= Norbert Benecke =

German archaeozoologist

Norbert Benecke (born 22 March 1954 in Osterburg, Germany) is a German archaeozoologist.

==Academic history==
Norbert Benecke studied biology at the Universität Halle from 1974 through 1978. In that latter year, he was awarded the title Diplom-Biologe.

In 1979, he became a "scientific worker" (wissenschaftlicher Mitarbeiter) at the Zentralinstitut für Alte Geschichte und Archäologie of the Akademie der Wissenschaften der DDR.

Benecke received his doctorate in 1984 in Berlin on faunal remains at the early Medieval settlement of Ralswiek on the island of Rügen.

Starting in 1992, he was Docent for archaeozoology (Referent für Archäozoologie) at the Deutsches Archäologisches Institut (DAI) in Berlin, and from 2003 until retiring in 2020, he was the Director of the Natural Sciences Department at the DAI.

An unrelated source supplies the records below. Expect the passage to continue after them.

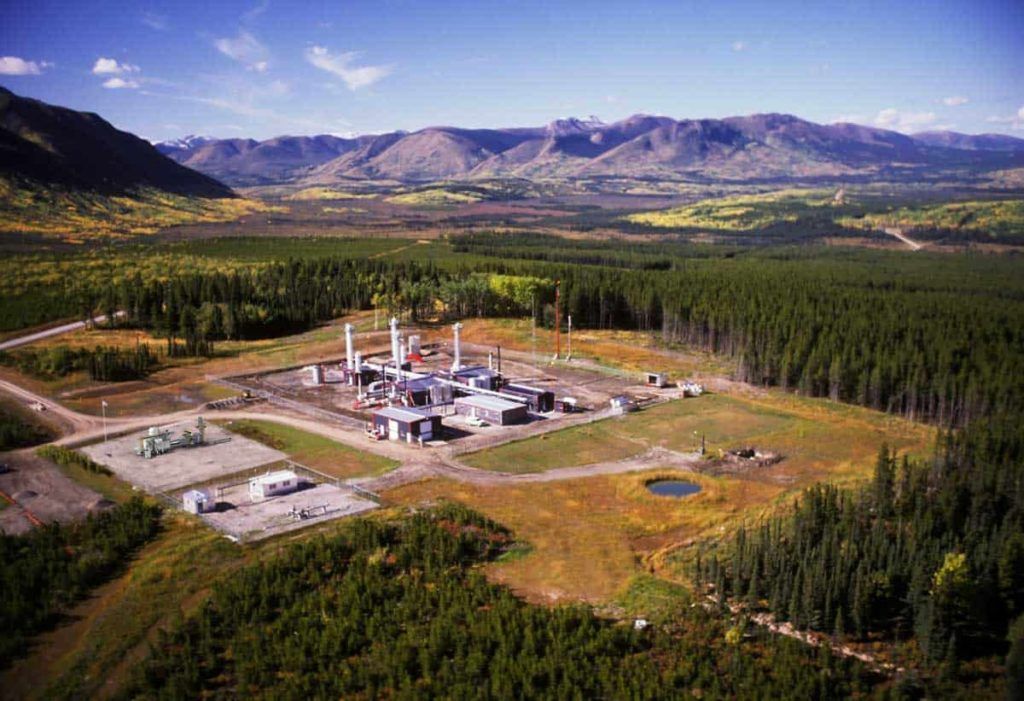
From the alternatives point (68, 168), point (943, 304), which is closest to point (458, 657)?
point (943, 304)

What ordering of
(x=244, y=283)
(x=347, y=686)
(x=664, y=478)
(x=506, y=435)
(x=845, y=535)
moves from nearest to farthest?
1. (x=347, y=686)
2. (x=845, y=535)
3. (x=664, y=478)
4. (x=506, y=435)
5. (x=244, y=283)

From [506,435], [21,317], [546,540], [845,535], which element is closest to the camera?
[845,535]

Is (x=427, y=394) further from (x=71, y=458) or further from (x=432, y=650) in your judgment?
(x=432, y=650)

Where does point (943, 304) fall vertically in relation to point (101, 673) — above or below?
above

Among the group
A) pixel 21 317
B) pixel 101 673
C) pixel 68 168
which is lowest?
pixel 101 673

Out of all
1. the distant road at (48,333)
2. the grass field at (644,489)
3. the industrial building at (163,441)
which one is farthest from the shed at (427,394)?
the distant road at (48,333)

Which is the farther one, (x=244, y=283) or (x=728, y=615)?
(x=244, y=283)

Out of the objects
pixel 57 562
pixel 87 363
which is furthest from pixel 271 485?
pixel 87 363

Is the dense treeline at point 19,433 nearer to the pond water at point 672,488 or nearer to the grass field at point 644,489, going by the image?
the grass field at point 644,489

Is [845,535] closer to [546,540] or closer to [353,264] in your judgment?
[546,540]
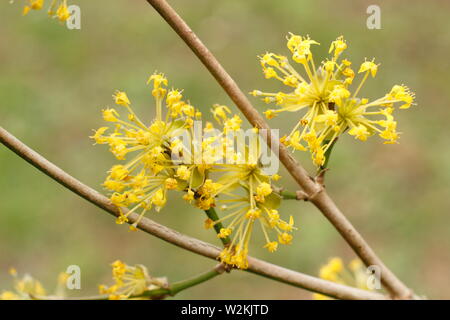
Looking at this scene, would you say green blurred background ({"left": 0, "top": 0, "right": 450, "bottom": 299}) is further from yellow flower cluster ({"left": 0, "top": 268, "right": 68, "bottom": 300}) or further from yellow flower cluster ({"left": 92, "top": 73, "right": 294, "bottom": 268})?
yellow flower cluster ({"left": 92, "top": 73, "right": 294, "bottom": 268})

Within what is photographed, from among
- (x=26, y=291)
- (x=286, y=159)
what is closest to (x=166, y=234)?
(x=286, y=159)

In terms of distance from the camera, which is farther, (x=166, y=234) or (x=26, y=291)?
(x=26, y=291)

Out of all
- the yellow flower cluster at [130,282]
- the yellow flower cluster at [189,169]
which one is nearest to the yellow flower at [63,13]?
the yellow flower cluster at [189,169]

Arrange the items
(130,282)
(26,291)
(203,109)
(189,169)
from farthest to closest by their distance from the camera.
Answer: (203,109) < (26,291) < (130,282) < (189,169)

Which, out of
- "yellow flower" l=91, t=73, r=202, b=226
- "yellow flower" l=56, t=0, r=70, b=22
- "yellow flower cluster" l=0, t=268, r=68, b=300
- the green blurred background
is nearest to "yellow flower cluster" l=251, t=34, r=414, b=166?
"yellow flower" l=91, t=73, r=202, b=226

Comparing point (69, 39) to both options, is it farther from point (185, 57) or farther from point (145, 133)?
point (145, 133)

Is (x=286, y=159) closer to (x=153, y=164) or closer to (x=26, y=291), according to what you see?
(x=153, y=164)
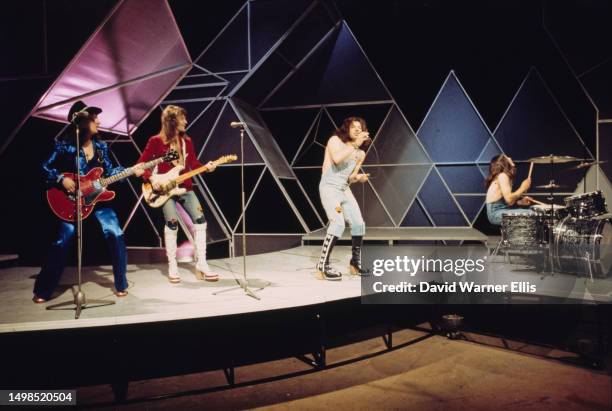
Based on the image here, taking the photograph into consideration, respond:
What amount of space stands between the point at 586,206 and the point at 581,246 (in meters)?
0.43

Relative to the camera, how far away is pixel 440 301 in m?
4.16

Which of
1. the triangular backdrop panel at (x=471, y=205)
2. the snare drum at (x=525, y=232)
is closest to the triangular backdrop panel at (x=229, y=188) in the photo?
the triangular backdrop panel at (x=471, y=205)

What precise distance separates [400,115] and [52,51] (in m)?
5.89

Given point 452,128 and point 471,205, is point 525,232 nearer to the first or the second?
point 471,205

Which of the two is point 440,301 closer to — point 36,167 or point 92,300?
point 92,300

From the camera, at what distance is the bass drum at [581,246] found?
409 centimetres

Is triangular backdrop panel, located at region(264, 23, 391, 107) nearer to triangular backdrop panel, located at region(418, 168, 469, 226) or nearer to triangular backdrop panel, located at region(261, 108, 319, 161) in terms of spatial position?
triangular backdrop panel, located at region(261, 108, 319, 161)

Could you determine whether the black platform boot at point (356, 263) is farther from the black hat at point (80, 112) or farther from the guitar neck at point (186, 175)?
the black hat at point (80, 112)

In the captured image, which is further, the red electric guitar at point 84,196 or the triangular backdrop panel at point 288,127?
the triangular backdrop panel at point 288,127

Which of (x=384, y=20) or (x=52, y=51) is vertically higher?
(x=384, y=20)

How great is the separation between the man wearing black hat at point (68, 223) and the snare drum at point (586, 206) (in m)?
4.39

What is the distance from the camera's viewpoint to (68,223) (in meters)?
3.33

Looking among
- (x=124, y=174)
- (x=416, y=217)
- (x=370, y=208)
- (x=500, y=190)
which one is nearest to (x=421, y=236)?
(x=500, y=190)

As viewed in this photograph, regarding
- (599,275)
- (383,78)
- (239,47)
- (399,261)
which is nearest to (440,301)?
(399,261)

Benecke's foci are on the use of the animal world in various ecosystems during the Neolithic through the Iron Age as well as animal domestication.

==Publications==

- Die Entwicklung der Haustierhaltung im südlichen Ostseeraum. Museum für Ur- u. Frühgeschichte Thüringens, Weimar 1986 (= Beiträge zur Archäozoologie 5, = Weimarer Monographien zur Ur- und Frühgeschichte 18).
- Der Mensch und seine Haustiere. Die Geschichte einer jahrtausendealten Beziehung. Theiss, Stuttgart 1994 ISBN 3-8062-1105-1.